Einen Tag später. 23. Oktober 1964. Die Zeitungen sind voll mit Vermutungen, die schwedischen Medien berichten, eine grössere Ohrfeige könne es gar nicht geben für das Nobelpreis-Komitee. Noch nie vorher ist so etwas passiert. G.B. Shaw wollte den Preis auch nicht, stiftete aber die Summe an eine literarische Gesellschaft und Boris Pasternak hatte ihn auch abgelehnt, aber wohl nicht nur aus freien Stücken.

Sendungen zum Thema

Sartres Absage war einzigartig: freiwillig und aus Überzeugung. Er liess verlauten: «Ein Schriftsteller, der politisch oder literarisch Stellung nimmt, sollte nur mit den Mitteln handeln, die die seinen sind – mit dem geschriebenen Wort.» Alle Auszeichnungen, die er erhalte, könnten seine Leser einem Druck aussetzen, den er für unerwünscht halte. Es sei nicht dasselbe, ob er mit «Jean-Paul Sartre» oder «Jean-Paul Sartre, Nobelpreisträger» unterzeichne. Zudem rechne er sich keinem der damaligen politischen Lager zu, er wolle weder vom Westen noch vom Osten vereinnahmt werden, seine Heimat sei die freie demokratische Ordnung UND der Sozialismus. Durch den Preis fühle er sich vom Westen vereinnahmt.
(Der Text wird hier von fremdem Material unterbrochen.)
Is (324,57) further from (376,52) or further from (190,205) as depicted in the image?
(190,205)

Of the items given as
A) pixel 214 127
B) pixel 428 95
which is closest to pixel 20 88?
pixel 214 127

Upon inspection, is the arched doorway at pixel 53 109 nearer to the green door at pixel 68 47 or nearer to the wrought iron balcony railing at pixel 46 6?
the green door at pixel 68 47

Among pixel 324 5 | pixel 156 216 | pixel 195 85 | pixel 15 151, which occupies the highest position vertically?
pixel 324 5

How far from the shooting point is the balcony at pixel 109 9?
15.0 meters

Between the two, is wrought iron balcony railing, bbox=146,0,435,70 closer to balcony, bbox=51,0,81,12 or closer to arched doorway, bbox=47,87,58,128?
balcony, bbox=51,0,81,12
Ein Star verweigert sich scheinbar

Die Journalisten bohrten weiter. Sartre ist der Aufreger, die Breaking News aller Literaturliebhaber und die Kultfigur aller schwarzgekleideten Existentialisten. Am 24. Oktober 1964, mittlerweile zwei Tage nach Bekanntgabe, wurde wieder ein Team fündig, sie erwischten Sartre erneut im Restaurant sitzend, passten ihn ab, und als es dann soweit war, war weder der Kameramann noch der Tonoperateur parat, das Resultat: dunkle Bilder, diffiziler Ton – hoher dokumentarischer Wert, wenn er sich auch hier ein weiteres Mal standhaft weigerte, etwas Eindeutiges zu sagen. Das war wohl das Problem der Stunde: Sartre konnte nichts Eindeutiges sagen, er sass zwischen allen Stühlen. Die Archivsequenz erzählt genau davon.

Der Star verweigerte sich anscheinend den Medien, so wurde es zumindest interpretiert, aber seine Beweggründe liessen sich nur schwer vermitteln. Er wollte sich nicht vereinnahmen lassen von einer Ideologie. Im Niemandsland zwischen den politischen Lagern fühlte er sich am wohlsten. Und er wollte auch nicht, dass das Label «Nobelpreis» seinen Worten mehr Gewicht verlieh.

Der Mann der tausend Facetten

So scheinbar unfreundlich, eigenwillig und schwer nachvollziehbar er in dieser Sache auch erschienen sein mag, so aufgeschlossen, gelöst, so wenig verbissen und charmant gewinnend konnte er auf der anderen Seite sein.

Bei einem Besuch in Genf liess er sich von einem Team der Schweizer Filmwochenschau begleiten. Da wandert er mit Simone de Beauvoir durch die Altstadt, und man sieht eine völlig andere Facette von ihm. Das muss eine gelungene Begegnung zwischen Sartre und den Medien gewesen sein, denn am Schluss entschliesst er sich, den Kommentar zu diesem Film selber zu schreiben und nicht nur das. Er spricht ihn selber. Sartre auf Deutsch – als Sprecher im Hintergrund. Einzigartig. Unberechenbar.